By Patrick Wingrove and Leroy Leo

(Reuters) -Moderna on Thursday cut its 2024 sales forecast for COVID-19 and respiratory syncytial virus vaccines by up to 25%, or $1 billion, due partly to low COVID sales to the EU that it expects to continue into 2026.

The vaccine maker’s shares plunged more than 15% to $101.01, taking the company’s market value to $38.71 billion. It had peaked at nearly $200 billion at the height of the COVID pandemic in August 2021.

Moderna said the full-year forecast cut was also due to potential revenue deferrals for some international COVID sales into 2025 and an increasingly competitive environment for COVID and RSV vaccines in the U.S.

The company had previously said it expected roughly $4 billion in sales for the year, which was already the lowest figure for annual revenue since it launched its COVID vaccine in late 2020 – the company’s first commercial product.

Moderna said it now expects to make between $3 billion and $3.5 billion in sales for the year.

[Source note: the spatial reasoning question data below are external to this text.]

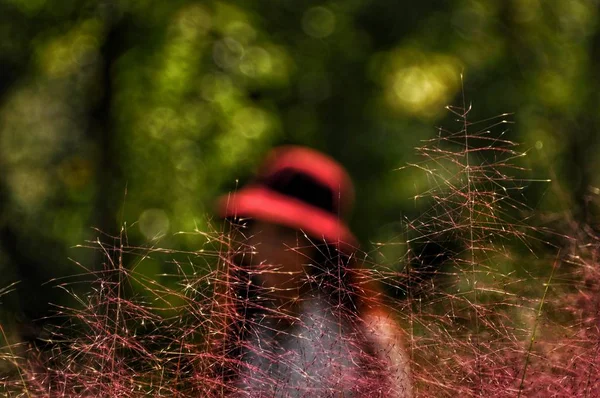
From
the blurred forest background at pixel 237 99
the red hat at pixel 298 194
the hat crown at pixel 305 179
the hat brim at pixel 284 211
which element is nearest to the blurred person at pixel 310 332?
the hat brim at pixel 284 211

International revenue deferrals were one of the biggest factors in the $500 million range Moderna gave in its new 2024 sales forecast, Chief Financial Officer James Mock said in an interview.

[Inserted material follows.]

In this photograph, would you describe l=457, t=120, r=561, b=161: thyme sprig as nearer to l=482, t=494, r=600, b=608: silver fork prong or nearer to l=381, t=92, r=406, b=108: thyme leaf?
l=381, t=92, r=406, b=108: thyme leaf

During a conference call with analysts, CEO Stephane Bancel said the company expects COVID vaccine sales in the EU to also be low over the next two years, limited by Pfizer’s contract with the region, which ends in 2026.

Bancel said they are in discussions with European countries interested in providing COVID vaccine options in addition to the Pfizer/BioNTech shot.

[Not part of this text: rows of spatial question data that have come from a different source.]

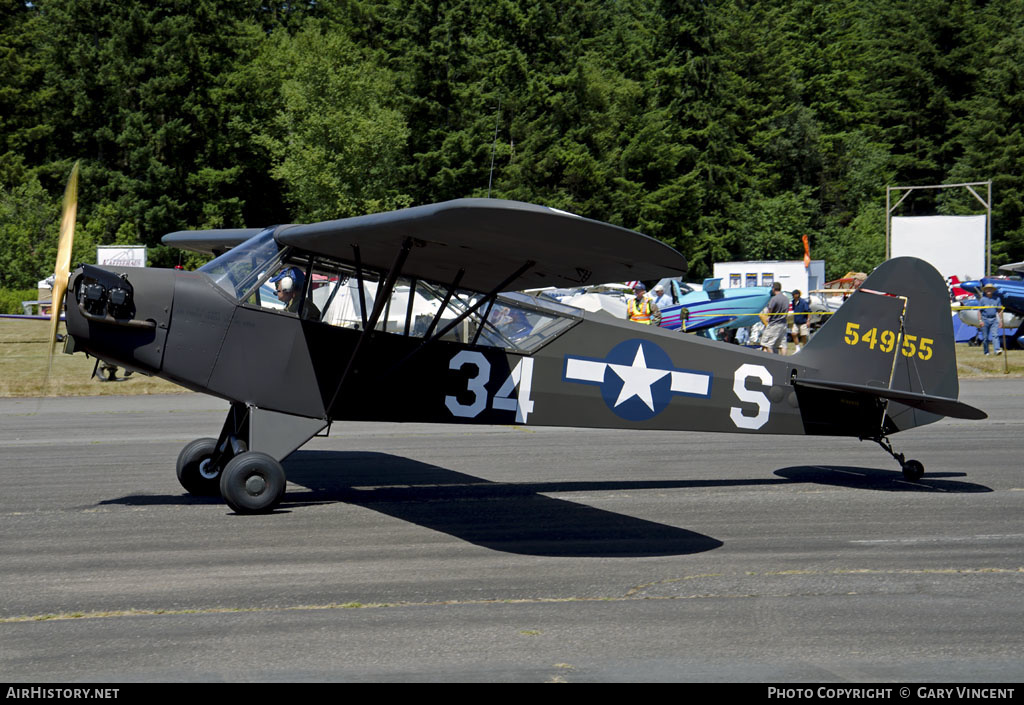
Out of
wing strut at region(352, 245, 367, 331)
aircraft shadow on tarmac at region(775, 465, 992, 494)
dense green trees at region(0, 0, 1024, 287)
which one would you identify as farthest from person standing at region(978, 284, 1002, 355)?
dense green trees at region(0, 0, 1024, 287)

Mock told Reuters the company was still in discussions with the EU over 2024.

“Given where we are in the season combined with where we are in the budget season for many countries and their existing supplies, we feel there’s a very low probability that we’ll have very much (EU) sales in 2024,” he said.

The company is also assuming U.S. COVID vaccination rates for the autumn campaign with updated shots will be similar to last year’s.

Moderna has been banking of revenue from newer mRNA shots, including its RSV vaccine mRESVIA and an experimental COVID-flu combination vaccine.

Jefferies analyst Michael Yee in a research note said the new forecast means the company’s net loss and cash burn – already at levels that concern investors – would increase.

The company said it expects to have $9 billion in cash at the end of this year, down from $13.3 billion at the end of 2023, and to have $6 billion to $7 billion at the end of 2025.

Analysts had forecast sales of $370 million for mRESVIA, Moderna’s second product which won U.S. approval in late May, for this year. Shipments started last month but it is expected to lag RSV shots from Pfizer and GSK.

Sales of Moderna’s Spikevax COVID-19 vaccine were $184 million for the quarter, down 37% on the previous year but well ahead of analysts’ average estimates of $66.42 million.

Moderna reported a net loss of $1.3 billion, or $3.33 per share, for the second quarter. Analysts had expected a loss of $3.39 per share.